◆ **Extrait**:
★ ★ ★ ★
Durant tout le début, pourtant, j’étais happé : j’ai aimé toute l’entrée en matière, l’arrivée dans ce hall immense, où les spectateurs/comédiens font face à l’écran et se laissent posséder par le texte, par leurs anciens rôles. Au moins, on est surpris, ça ressemble à rien de ce qu’on a vu dernièrement. Il y a quelque chose de vraiment intéressant, dans le dispositif d’emboîtement que Resnais met en place, hanté par l’idée de double, de doublures, de répétitions indéfinies. Une idée toute simple, par exemple, qui me plaît beaucoup : le plan de la porte qui s’ouvre devant chaque comédien, répété à l’identique au moins cinq fois de suite. C’est pas aussi beau que la fameuse série de travellings avant sur Delphine Seyrig dans Marienbad, mais enfin, c’est pas mal.

Pourquoi ce jeu sur les doubles, les reflets, d’autant plus amusant au début qu’il joue sur les « vrais noms » des acteurs, Azéma, Wilson, Arditi jouant dans le film leur propre rôle ? C’est que le film n’est pas seulement placé sous les auspices d’Orphée et d’Eurydice : le titre du film, au générique, s’inscrit sur la face de la gorgone Méduse :

Vous n'avez encore rien vu (Resnais) 220px-Gorgoneion_Cdm_Paris_320


"Vous n’avez encore rien vu", dit le titre, tandis que le gorgonéion nous tire la langue et nous dévisage de ses yeux fous.
Que veut donc dire ce titre ? "Vous n’avez encore rien vu" sous-entend que nous croyons avoir déjà tout vu et que nous nous trompons, que nous sommes aveugles, que nous avons manqué l’essentiel. Le dialogue d’Anouilh ne se privera pas, effectivement, de nous répéter que l’humanité est encore loin du compte, qu’elle est décidément fautive, et pas loin d’être irrécupérable.

"Vous n’avez encore rien vu" peut encore signifier : "vous allez voir ce que vous allez voir". Mais voir quoi ? Quelle promesse ce titre nous fait-il ? Et pourquoi nous promettre monts et merveilles, de l’étonnant, du jamais vu, quand, en arrière-fond, la tête de Méduse nous met en garde, et nous avertit qu’il y a des portes qui ne peuvent être franchies, des choses qui ne peuvent pas se voir, qui ne peuvent se regarder fixement, sans en être pétrifié, sans y perdre la vue et la vie ? Curieuse alliance d’une promesse et d’une mise en garde, d’une ouverture et d’un "No trespassing". Car la Méduse, on sait ce que c’est : c’est la tête infernale dont on ne peut croiser le regard sans être changé en pierre ; la face de terreur qu’on ne peut affronter, avec laquelle il faut ruser, biaiser, en usant de reflets, en jouant des apparences, comme Persée, qui n’a pu l’approcher, la voir, qu’en se servant de son bouclier comme d’un miroir.
★ ★ ★ ★
◆ **Lignes de données**:
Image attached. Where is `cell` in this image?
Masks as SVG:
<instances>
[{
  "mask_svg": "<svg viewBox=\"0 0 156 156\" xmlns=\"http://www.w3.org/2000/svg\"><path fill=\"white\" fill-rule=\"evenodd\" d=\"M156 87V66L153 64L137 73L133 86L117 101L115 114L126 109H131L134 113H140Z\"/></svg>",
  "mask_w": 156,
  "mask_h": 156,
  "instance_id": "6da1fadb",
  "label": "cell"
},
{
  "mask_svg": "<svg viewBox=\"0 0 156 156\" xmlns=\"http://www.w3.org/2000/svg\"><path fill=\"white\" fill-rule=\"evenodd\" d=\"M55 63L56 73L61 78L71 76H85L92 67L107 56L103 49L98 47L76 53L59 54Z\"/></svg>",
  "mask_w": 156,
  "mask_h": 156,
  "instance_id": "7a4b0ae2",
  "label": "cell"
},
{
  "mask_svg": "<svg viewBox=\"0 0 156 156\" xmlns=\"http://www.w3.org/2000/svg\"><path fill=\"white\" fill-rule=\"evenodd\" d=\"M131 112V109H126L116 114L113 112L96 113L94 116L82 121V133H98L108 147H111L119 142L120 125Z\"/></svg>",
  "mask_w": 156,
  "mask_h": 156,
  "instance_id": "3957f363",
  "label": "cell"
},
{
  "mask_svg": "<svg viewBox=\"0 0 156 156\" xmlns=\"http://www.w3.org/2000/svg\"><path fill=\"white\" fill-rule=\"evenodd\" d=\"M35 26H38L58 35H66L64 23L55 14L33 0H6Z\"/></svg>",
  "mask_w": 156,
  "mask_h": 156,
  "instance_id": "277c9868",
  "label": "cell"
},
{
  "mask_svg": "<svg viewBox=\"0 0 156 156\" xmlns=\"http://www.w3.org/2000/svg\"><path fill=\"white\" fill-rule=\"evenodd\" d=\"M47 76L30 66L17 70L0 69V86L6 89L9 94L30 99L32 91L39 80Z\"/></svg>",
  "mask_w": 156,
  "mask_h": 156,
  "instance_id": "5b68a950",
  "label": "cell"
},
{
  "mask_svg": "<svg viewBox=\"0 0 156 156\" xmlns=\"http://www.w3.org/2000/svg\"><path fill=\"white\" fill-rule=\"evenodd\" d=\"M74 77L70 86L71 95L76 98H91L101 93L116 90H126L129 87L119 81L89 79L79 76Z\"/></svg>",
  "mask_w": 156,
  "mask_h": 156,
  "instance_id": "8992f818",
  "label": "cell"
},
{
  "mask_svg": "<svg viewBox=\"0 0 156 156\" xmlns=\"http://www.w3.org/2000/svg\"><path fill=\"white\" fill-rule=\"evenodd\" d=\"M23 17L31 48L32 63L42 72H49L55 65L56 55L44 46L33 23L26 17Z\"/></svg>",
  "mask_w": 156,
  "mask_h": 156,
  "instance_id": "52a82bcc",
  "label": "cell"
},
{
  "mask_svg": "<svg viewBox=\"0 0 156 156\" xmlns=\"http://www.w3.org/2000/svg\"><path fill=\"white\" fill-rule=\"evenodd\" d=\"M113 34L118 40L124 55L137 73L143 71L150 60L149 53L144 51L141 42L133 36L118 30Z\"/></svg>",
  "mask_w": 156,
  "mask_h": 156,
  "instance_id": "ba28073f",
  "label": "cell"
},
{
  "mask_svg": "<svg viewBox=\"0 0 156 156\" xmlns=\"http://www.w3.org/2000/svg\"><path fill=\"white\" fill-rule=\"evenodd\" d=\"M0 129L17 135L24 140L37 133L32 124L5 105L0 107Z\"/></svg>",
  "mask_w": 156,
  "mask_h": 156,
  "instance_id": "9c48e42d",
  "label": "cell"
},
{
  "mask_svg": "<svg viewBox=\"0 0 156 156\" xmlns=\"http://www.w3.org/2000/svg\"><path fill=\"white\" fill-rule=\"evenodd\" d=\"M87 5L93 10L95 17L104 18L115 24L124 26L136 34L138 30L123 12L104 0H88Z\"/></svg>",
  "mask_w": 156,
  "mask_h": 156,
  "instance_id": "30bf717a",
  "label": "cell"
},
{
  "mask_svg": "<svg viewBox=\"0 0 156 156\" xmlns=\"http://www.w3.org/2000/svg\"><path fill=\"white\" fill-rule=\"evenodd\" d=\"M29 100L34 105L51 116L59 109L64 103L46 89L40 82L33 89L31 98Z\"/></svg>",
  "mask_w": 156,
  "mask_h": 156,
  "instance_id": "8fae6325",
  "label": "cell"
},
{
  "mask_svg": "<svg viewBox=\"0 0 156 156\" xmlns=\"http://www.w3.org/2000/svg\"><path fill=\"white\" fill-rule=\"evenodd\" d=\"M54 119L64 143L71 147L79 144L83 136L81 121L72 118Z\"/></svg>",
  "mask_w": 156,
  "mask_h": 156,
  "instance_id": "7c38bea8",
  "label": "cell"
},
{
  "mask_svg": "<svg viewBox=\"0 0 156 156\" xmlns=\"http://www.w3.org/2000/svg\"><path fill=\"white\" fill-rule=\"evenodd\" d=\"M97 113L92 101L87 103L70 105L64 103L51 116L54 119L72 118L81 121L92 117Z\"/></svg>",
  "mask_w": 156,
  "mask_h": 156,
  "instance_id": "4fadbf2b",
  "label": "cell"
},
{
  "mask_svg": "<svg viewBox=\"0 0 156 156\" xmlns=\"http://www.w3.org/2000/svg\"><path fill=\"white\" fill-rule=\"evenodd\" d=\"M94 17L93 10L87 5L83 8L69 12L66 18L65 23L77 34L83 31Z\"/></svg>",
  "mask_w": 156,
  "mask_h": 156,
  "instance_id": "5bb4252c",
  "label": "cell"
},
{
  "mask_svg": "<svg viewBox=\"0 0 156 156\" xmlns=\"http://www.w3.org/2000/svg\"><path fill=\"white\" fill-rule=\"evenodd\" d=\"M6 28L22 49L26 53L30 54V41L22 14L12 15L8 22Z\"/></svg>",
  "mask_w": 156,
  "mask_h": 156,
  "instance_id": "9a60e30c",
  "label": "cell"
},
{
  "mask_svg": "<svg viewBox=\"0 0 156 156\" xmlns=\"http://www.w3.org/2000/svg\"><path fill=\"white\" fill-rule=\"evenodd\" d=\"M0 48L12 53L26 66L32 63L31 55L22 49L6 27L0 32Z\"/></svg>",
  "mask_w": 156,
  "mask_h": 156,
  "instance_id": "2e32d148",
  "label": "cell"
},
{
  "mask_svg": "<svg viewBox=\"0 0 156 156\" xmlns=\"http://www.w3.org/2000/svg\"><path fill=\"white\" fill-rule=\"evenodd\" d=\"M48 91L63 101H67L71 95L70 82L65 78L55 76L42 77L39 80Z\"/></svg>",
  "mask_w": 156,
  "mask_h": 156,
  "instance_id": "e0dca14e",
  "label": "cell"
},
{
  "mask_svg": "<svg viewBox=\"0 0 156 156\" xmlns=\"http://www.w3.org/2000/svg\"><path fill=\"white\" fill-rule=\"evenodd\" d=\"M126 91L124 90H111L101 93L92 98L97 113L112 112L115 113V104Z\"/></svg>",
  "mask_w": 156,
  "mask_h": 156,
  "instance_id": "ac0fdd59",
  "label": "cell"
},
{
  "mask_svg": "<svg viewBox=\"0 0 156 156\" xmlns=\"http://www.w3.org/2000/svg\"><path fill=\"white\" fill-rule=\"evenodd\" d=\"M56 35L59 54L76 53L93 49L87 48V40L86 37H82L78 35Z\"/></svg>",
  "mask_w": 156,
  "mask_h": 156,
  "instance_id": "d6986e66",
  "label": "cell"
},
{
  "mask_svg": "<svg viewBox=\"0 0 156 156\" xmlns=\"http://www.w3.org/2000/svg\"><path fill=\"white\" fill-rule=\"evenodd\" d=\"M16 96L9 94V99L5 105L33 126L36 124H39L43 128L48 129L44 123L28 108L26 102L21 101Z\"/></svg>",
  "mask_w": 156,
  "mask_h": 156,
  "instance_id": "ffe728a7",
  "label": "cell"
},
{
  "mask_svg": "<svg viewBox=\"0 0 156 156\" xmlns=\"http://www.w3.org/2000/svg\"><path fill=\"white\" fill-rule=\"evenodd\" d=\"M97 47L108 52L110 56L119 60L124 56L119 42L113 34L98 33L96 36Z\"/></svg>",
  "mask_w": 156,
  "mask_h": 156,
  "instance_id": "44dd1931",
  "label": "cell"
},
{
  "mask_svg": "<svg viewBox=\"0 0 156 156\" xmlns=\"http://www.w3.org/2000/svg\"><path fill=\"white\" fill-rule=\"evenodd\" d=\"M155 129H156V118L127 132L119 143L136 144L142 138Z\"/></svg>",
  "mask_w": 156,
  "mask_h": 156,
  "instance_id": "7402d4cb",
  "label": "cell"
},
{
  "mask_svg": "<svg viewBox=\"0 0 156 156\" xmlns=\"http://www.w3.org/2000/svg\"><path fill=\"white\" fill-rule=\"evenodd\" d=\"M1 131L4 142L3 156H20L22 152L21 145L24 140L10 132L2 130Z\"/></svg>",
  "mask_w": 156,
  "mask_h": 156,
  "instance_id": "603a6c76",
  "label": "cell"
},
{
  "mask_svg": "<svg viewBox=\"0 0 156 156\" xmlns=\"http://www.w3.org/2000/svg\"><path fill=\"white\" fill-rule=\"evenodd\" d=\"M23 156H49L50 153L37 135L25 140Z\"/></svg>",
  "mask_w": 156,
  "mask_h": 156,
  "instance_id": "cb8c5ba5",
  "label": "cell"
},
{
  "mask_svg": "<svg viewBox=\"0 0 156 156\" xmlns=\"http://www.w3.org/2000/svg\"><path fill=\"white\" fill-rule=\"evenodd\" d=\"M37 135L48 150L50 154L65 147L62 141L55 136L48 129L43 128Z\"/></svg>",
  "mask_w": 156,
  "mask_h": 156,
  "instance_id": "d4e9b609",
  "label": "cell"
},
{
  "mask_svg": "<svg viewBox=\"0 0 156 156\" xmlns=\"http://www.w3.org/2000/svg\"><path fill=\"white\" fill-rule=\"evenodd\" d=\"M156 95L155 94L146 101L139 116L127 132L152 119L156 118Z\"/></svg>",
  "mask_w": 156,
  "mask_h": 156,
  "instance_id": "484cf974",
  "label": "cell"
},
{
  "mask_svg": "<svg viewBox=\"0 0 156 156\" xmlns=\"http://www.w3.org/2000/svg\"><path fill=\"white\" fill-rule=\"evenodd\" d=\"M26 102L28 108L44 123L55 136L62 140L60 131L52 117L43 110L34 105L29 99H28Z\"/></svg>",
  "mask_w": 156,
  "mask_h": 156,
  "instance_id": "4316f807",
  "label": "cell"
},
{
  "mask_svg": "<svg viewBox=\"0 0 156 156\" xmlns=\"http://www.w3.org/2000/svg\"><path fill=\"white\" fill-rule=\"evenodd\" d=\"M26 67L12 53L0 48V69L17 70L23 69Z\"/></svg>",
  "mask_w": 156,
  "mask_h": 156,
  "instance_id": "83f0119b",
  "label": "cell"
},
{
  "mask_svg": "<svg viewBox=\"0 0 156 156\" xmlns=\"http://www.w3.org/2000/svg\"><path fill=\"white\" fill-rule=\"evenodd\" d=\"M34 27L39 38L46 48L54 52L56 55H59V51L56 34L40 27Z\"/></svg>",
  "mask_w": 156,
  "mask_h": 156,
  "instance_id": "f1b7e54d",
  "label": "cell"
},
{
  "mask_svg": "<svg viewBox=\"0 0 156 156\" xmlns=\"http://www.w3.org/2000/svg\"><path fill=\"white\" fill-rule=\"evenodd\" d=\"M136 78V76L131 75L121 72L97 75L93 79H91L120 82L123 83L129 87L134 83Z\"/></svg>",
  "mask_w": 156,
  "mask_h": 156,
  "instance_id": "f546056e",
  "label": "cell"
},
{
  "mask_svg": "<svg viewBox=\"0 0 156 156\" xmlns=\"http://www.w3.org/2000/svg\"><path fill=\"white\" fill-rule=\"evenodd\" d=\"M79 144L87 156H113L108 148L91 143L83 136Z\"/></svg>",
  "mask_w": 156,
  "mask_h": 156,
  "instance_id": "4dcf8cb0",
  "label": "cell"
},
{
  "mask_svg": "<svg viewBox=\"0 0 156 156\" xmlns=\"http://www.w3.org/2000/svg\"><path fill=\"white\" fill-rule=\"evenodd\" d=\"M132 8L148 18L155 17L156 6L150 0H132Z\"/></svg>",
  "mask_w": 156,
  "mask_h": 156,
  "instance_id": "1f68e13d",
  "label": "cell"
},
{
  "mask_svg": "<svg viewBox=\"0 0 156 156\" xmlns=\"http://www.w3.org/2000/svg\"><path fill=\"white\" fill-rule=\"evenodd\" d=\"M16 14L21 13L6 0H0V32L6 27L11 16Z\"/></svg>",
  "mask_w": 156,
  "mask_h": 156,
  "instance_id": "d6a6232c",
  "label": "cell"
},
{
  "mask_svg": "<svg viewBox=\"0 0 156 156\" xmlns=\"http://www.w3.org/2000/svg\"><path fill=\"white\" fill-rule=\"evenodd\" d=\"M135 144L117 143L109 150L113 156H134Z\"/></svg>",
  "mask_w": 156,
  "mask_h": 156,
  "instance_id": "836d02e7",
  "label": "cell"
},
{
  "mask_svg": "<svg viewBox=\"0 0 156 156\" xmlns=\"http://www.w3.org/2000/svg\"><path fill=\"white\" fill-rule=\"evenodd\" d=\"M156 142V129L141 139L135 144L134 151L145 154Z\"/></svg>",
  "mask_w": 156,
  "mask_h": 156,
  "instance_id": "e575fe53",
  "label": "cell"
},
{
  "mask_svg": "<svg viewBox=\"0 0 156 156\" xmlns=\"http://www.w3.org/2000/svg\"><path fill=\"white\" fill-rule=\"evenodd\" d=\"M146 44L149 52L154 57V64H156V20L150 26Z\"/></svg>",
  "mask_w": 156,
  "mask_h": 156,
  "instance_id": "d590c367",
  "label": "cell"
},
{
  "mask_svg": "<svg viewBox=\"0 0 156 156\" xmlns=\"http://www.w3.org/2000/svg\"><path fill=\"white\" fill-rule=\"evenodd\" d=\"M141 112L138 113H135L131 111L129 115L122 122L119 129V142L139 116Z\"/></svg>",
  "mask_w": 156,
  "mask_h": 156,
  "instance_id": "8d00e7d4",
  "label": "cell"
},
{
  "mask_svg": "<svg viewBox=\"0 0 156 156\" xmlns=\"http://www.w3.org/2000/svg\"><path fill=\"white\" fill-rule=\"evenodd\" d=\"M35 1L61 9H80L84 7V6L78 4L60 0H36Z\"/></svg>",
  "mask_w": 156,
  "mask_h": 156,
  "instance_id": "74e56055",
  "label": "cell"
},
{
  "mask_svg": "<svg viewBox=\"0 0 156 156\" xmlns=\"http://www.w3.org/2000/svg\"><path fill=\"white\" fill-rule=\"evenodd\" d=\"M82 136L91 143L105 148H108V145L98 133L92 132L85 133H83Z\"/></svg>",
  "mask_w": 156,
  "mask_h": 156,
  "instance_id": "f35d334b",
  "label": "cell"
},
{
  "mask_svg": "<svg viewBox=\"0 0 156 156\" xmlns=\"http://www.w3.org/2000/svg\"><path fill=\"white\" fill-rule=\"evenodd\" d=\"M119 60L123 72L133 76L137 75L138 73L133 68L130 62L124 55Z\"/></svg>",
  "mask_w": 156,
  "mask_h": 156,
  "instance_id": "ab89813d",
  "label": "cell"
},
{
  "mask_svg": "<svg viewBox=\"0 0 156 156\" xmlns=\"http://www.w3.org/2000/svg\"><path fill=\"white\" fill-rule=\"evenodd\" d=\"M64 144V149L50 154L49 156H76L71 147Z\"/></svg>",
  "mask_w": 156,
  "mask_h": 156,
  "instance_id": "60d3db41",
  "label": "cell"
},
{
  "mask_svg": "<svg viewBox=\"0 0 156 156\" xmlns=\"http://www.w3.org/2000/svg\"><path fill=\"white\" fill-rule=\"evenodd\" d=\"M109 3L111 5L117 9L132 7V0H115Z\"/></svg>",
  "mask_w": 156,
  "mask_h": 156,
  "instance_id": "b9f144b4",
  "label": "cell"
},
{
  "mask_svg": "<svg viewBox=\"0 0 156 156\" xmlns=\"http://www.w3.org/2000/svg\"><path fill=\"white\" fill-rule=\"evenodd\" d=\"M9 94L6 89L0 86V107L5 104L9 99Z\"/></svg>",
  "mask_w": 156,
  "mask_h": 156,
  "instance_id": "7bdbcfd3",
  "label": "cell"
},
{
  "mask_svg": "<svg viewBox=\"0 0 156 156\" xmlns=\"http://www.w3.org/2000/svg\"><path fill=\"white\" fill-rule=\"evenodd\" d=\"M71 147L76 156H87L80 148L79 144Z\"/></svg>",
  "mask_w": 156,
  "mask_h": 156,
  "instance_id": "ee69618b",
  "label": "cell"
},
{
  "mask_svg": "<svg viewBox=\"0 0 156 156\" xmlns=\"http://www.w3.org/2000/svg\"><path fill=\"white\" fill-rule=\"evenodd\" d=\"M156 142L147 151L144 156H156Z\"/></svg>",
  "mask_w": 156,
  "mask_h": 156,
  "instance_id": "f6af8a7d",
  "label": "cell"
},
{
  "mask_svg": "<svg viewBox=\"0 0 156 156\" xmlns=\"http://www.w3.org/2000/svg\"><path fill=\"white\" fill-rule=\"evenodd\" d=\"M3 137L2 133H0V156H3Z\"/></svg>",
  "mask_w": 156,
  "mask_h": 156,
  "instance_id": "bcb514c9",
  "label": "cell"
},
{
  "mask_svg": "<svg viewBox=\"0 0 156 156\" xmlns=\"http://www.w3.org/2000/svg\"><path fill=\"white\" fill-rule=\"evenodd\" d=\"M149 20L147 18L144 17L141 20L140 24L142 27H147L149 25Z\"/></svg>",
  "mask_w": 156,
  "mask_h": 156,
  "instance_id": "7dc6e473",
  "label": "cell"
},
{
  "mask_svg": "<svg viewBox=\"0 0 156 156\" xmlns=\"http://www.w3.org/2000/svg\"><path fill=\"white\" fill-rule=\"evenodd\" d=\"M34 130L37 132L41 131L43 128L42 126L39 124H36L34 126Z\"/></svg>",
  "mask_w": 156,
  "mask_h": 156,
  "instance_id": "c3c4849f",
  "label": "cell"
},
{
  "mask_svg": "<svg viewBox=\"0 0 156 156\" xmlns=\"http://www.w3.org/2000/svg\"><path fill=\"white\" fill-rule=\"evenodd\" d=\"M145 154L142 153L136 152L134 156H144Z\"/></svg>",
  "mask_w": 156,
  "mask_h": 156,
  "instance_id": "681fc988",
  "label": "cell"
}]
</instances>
★ ★ ★ ★
◆ **Consigne écrite**: Extrayez de l'extrait sur le film de Resnais, sans rien y changer, le passage qui commence à « Vous n'avez encore » et se termine à « loin d’être irrécupérable. ».

◆ **Corrigé**:
Vous n'avez encore rien vu (Resnais) 220px-Gorgoneion_Cdm_Paris_320


"Vous n’avez encore rien vu", dit le titre, tandis que le gorgonéion nous tire la langue et nous dévisage de ses yeux fous.
Que veut donc dire ce titre ? "Vous n’avez encore rien vu" sous-entend que nous croyons avoir déjà tout vu et que nous nous trompons, que nous sommes aveugles, que nous avons manqué l’essentiel. Le dialogue d’Anouilh ne se privera pas, effectivement, de nous répéter que l’humanité est encore loin du compte, qu’elle est décidément fautive, et pas loin d’être irrécupérable.